Le cronache della prima guerra mondiale ci raccontano di comandanti che ordinavano insensati attacchi contro le linee nemiche, in cui perdevano la vita decine e decine di giovani soldati: operazioni votate all'insuccesso, destinate a spezzare, con la conquista di una collina o di pochi metri di terreno, la tragica immobilità della guerra di trincea.
Questo succedeva quasi un secolo fa; ora i generali sono ben più attenti all'opinione pubblica e quindi cercano di combattere una guerra asettica, "pulita", senza morti, almeno dalla propria parte del fronte. Un bravo generale, capace di controllare i giornalisti in una conferenza-stampa quanto i nemici sul campo di battaglia, sa che non solo deve vincere, ma non deve perdere neppure uno dei suoi uomini.
A Gaza l'esercito israeliano sta sperimentando da qualche tempo un sistema di fucili radiocomandati, posti sulle mura che delimitano i confini della Striscia, e manovrati in una sala di controllo, lontana e sicura, da donne soldato in forza all'Israel Defense Forces. Israele ha addestrato infatti un corpo scelto di donne soldato, di 19 e 20 anni, con il compito di stare sedute davanti a una consolle, controllando sullo schermo la linea di confine e manovrando i joystick di comando dei fucili. E' quasi un videogioco, ma naturalmente coloro che si trovano nel mirino di questi fucili non sono animazioni virtuali, ma persone in carne e ossa. Queste giovani donne soldato forse non potrebbero definirsi cecchini, eppure il loro compito è proprio quello: pattugliare attraverso una telecamera un tratto di muro, osservare movimenti sospetti e in caso che avvenga qualcosa di anomalo, sparare. Basta un click, la pressione sul bottone del joystick, e l'uomo al di là dello schermo cade a terra, senza alcun rischio per la ragazza che spara, che la sera può tranquillamente tornare a casa. Immagino che nessuna di loro sarà davvero tranquilla una volta ritornata a casa: decidere in pochi secondi della vita e della morte di una persona è una responsabilità che forse non andrebbe lasciato a un giovane da poco maggiorenne.

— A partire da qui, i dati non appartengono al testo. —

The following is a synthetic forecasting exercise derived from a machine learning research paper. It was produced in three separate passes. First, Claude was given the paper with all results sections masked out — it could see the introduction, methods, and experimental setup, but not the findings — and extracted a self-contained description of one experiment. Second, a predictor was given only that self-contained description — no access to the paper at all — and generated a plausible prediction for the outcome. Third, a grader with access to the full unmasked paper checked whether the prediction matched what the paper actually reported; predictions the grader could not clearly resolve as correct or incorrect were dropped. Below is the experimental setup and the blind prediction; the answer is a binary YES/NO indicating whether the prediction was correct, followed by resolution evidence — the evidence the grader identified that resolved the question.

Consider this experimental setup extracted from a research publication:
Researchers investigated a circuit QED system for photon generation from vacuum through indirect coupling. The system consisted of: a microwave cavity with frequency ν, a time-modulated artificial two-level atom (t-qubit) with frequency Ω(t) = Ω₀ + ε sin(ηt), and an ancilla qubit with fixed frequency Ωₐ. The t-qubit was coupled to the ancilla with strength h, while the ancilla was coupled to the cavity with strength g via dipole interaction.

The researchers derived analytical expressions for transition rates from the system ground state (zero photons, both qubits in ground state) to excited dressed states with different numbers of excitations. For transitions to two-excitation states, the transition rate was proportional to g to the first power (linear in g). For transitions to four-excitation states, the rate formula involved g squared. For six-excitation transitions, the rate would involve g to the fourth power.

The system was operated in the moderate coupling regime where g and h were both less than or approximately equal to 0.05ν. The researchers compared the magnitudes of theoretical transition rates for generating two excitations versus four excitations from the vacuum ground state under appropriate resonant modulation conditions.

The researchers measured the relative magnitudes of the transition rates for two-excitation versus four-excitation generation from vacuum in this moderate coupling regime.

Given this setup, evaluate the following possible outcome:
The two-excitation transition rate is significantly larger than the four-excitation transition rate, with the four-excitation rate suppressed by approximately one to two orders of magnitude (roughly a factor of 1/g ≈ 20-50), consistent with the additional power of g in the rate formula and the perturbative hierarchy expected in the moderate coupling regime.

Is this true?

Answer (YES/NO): YES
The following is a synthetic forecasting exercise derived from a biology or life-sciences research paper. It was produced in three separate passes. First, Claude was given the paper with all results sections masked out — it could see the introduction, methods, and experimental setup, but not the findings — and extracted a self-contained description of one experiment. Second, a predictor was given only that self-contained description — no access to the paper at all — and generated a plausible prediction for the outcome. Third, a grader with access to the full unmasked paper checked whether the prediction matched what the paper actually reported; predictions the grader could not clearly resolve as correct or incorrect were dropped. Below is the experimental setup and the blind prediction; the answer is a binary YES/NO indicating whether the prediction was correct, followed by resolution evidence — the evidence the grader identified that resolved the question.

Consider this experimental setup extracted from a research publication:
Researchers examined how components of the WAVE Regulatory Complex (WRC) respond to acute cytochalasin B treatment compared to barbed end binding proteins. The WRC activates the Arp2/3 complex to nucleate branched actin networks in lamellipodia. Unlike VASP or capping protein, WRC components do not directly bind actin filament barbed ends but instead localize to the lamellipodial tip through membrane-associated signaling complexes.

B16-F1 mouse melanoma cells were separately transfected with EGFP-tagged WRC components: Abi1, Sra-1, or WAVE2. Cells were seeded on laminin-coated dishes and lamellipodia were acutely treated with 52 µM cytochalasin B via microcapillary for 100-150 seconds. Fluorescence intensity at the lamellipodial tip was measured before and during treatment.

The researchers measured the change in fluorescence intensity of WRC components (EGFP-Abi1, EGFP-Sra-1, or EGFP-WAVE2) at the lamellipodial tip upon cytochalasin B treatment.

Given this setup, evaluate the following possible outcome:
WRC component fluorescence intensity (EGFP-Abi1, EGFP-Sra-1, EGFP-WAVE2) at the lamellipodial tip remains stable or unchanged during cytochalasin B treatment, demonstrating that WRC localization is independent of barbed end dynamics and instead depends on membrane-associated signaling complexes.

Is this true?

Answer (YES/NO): NO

Non voglio in questa mia "considerazione" parlare di Israele e della Palestina, ho già avuto modo in altre occasioni di esprimere la mia opinione. Avrei scritto le stesse cose se il sistema di controllo radiocomandato fosse stato allestito da Hamas e gestito da giovani ragazze palestinesi. D'altra parte, nelle guerre in Iraq e in Afghanistan, gli Stati Uniti stanno utilizzando in misura sempre più massiccia i droni radiocomandati, controllati da basi militari nel Nevada. E altri stati si stanno dotando di questa tecnologia, se già non l'hanno sperimentata. E non voglio neppure soffermarmi sugli errori: i droni statunitensi hanno ucciso decine di civili, anche bambini, scambiati per terroristi così come i fucili israeliani hanno diverse volte colpito bersagli sbagliati: è in fondo una conseguenza inevitabile della guerra, visto che non esistono né bombe intelligenti né soldati infallibili.
Al di là di chi spara, mi preoccupa che vengano banalizzati la morte e il rischio di morire. In fondo chi si trova a guidare un drone o a maneggiare un fucile posto a chilometri a distanza finisce per non essere troppo diverso dal proprio coetaneo che quotidianamente siede davanti al suo computer, armato di joystick, per combattere una battaglia virtuale. Naturalmente non è così per chi si trova al centro del mirino, ma questo il soldato-giocatore, il soldato che non corre mai pericolo, rischia di non saperlo mai.